Um Papa Jansenista


Na sua meditação sobre as tensões dialécticas entre Estado e Igreja (nos seus Elementos de Filosofia do Direito), Hegel conclui que o cisma na Igreja, longe de uma maldição, foi uma oportunidade – não apenas para o Estado, que logrou "desenvolver o seu verdadeiro carácter e tornar-se uma realidade auto-consciente, racional e ética", mas para a própria Igreja, que viu incrementada a sua liberdade e racionalidade, e mais ainda para o pensamento, o beneficiário último desse aumento histórico de racionalidade e de liberdade.
 
Em 1555, vergado à epilepsia, à gota e às sezões, o Imperador Carlos V abdicou do mais extenso império do mundo para terminar os seus dias na quieta clausura de Yuste.
 
Pensei nestas duas coisas mal soube da renúncia de Bento XVI. O velho intelectual bávaro quis sair da fremência do mundo no seu melhor registo – o racional.
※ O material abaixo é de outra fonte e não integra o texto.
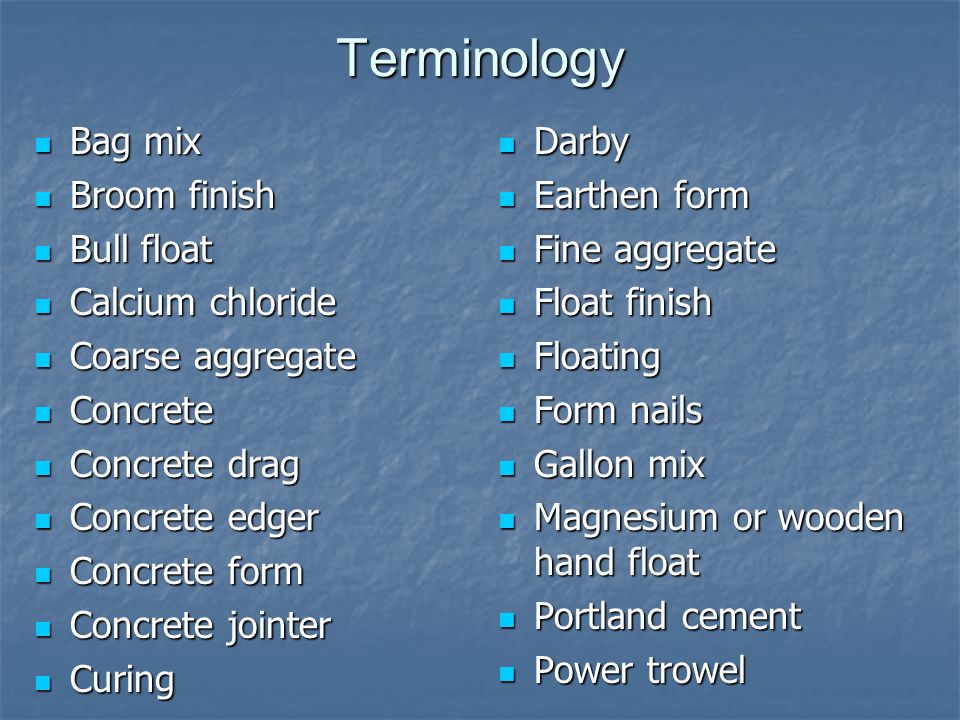 Terminology

- Bag mix
- Broom finish
- Bull float
- Calcium chloride
- Coarse aggregate
- Concrete
- Concrete drag
- Concrete edger
- Concrete form
- Concrete jointer
- Curing

- Darby
- Earthen form
- Fine aggregate
- Float finish
- Floating
- Form nails
- Gallon mix
- Magnesium or wooden hand float
- Portland cement
- Power trowel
Num mundo que idolatra e que aplica todo o fervor às manifestações mais superficiais do carisma, à mundanidade do dramalhão e do fait-divers, ele lembrou-se da razão do seu serviço, da razão do seu dever, da sua razão – e não quis, contra essa razão, ser servido em holocausto à tirânica expectativa da populaça, que esperava assistir à sua agonia. Imagino o alívio que sentirá de poder regressar, no ocaso, à privacidade da sua fé, à sabedoria crepuscular da desaprendizagem e do despojamento, ao silêncio, à contemplação, à humildade. Cumprido o seu dever, será agora o mais livre dos homens, porque soube, no fim, reordenar racionalmente a uma exiguidade comportável, a uma austeridade claustral, o espaço da sua realização terrena.

1 comentário:

  1. Querido Amigo,
    chama, muito justamente, a atenção para um aspecto tão subvalorizado e que até pode fazer vacilar a minha análise da fuga de Bento XVI à Cruz respectiva: arcar com a desaprovação e o desdém emanados da retirada não consubstanciará uma provação maior ou igual à do sofrimento visível de um corpo que se arrasta? É prescindir da Glória notória da palma do martírio e, na confinada interiorização decorrente, um não menor exercício de modéstia devota que, plenamente, justifica o título genial com que nos brindou.